Pour les trois experts auxquels Le Figaro a demandé d'étudier le protocole, ce dernier s'apparente plus à un empilement d'études différentes où l' "on peut commencer la seconde étude avant même la fin de la première". Pour un des experts : "Cette étude mélange plusieurs objectifs en même temps". Pour un autre "on a le sentiment que le laboratoire a voulu gagner du temps et passer en phase 2". Cet expert s'étonne également que la phase préclinique de tests sur les animaux n'ait pas été publiée par le laboratoire portugais Bial. 

Accumulation de la molécule dans le corps ?

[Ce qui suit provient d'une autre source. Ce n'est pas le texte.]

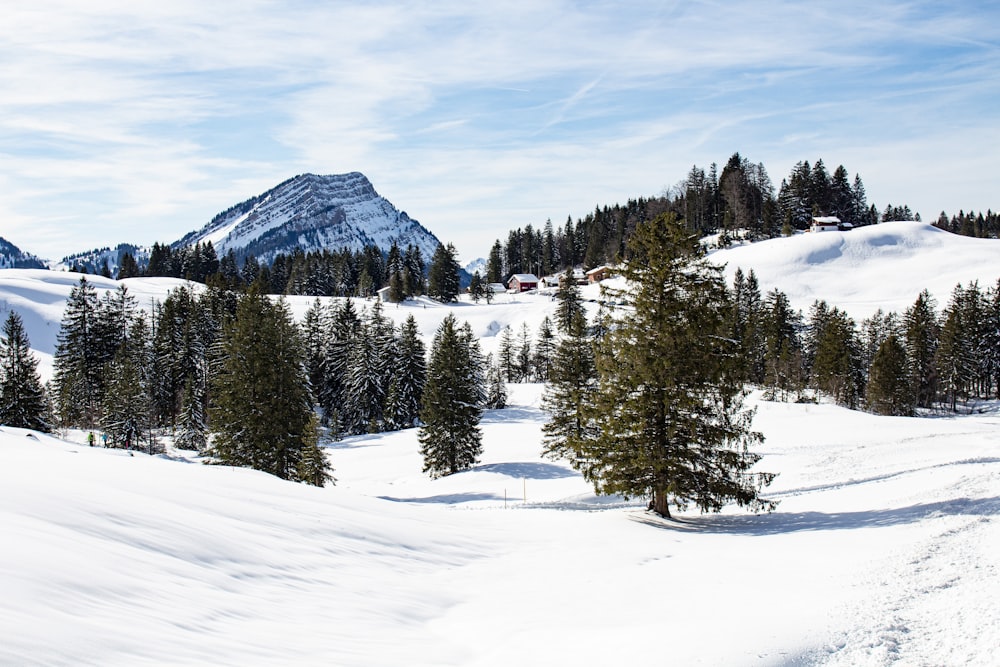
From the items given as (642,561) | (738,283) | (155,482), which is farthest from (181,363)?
(738,283)

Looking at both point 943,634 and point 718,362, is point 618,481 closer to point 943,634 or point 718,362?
point 718,362

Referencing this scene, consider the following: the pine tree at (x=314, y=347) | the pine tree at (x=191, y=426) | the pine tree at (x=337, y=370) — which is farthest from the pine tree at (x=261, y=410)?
the pine tree at (x=314, y=347)

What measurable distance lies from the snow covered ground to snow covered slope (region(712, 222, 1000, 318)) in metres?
89.3

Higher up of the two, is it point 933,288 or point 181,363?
point 933,288

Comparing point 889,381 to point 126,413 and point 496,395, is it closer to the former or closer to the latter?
point 496,395

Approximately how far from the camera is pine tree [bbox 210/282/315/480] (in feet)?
94.2

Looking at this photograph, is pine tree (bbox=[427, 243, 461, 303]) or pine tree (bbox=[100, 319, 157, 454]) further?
pine tree (bbox=[427, 243, 461, 303])

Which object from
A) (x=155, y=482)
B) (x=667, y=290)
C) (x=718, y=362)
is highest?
(x=667, y=290)

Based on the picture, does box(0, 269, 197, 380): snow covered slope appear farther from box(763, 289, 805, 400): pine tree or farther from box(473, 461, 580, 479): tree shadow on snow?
box(763, 289, 805, 400): pine tree

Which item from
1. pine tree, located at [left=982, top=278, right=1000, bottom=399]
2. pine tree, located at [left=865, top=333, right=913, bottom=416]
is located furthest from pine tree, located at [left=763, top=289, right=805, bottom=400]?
pine tree, located at [left=982, top=278, right=1000, bottom=399]

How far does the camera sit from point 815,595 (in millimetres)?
8695

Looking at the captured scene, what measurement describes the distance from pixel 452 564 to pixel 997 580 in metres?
8.35

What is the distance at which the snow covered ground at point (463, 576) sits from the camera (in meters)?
6.24

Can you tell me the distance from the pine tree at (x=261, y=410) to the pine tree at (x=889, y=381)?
53829 mm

L'accident est intervenu dans une phase de l'essai où des groupes de 6 personnes devaient prendre un comprimé quotidien pendant 10 jours. Le volontaire décédé avait pris un comprimé dosé à 50 mg pendant 4 jours. La dose cumulée était donc de 200 mg. Les experts se demandent si l'accident ne serait pas justement lié au cumul des doses dans son corps.

Le Pr Jean-Claude Alvarez, Président de la Société Française de Toxicologie Analytique, interviewé par Sciences et Avenir, explique que "Plus on augmente la dose, plus le risque croît que la molécule puisse interférer avec d’autres systèmes ! Et entraîner des effets indésirables au niveau d’organes ou de tissus se situant hors de la cible initiale, avec des réactions secondaires inattendues, violentes et soudaines". Pour le professeur de pharmacologie, "Il aurait peut-être fallu prendre des précautions draconiennes, redoubler de prudence".

Trois enquêtes ouvertes la semaine dernière sont en cours pour déterminer les failles potentielles de cet essai clinique et ce qui a amené à la mort d'un des volontaires.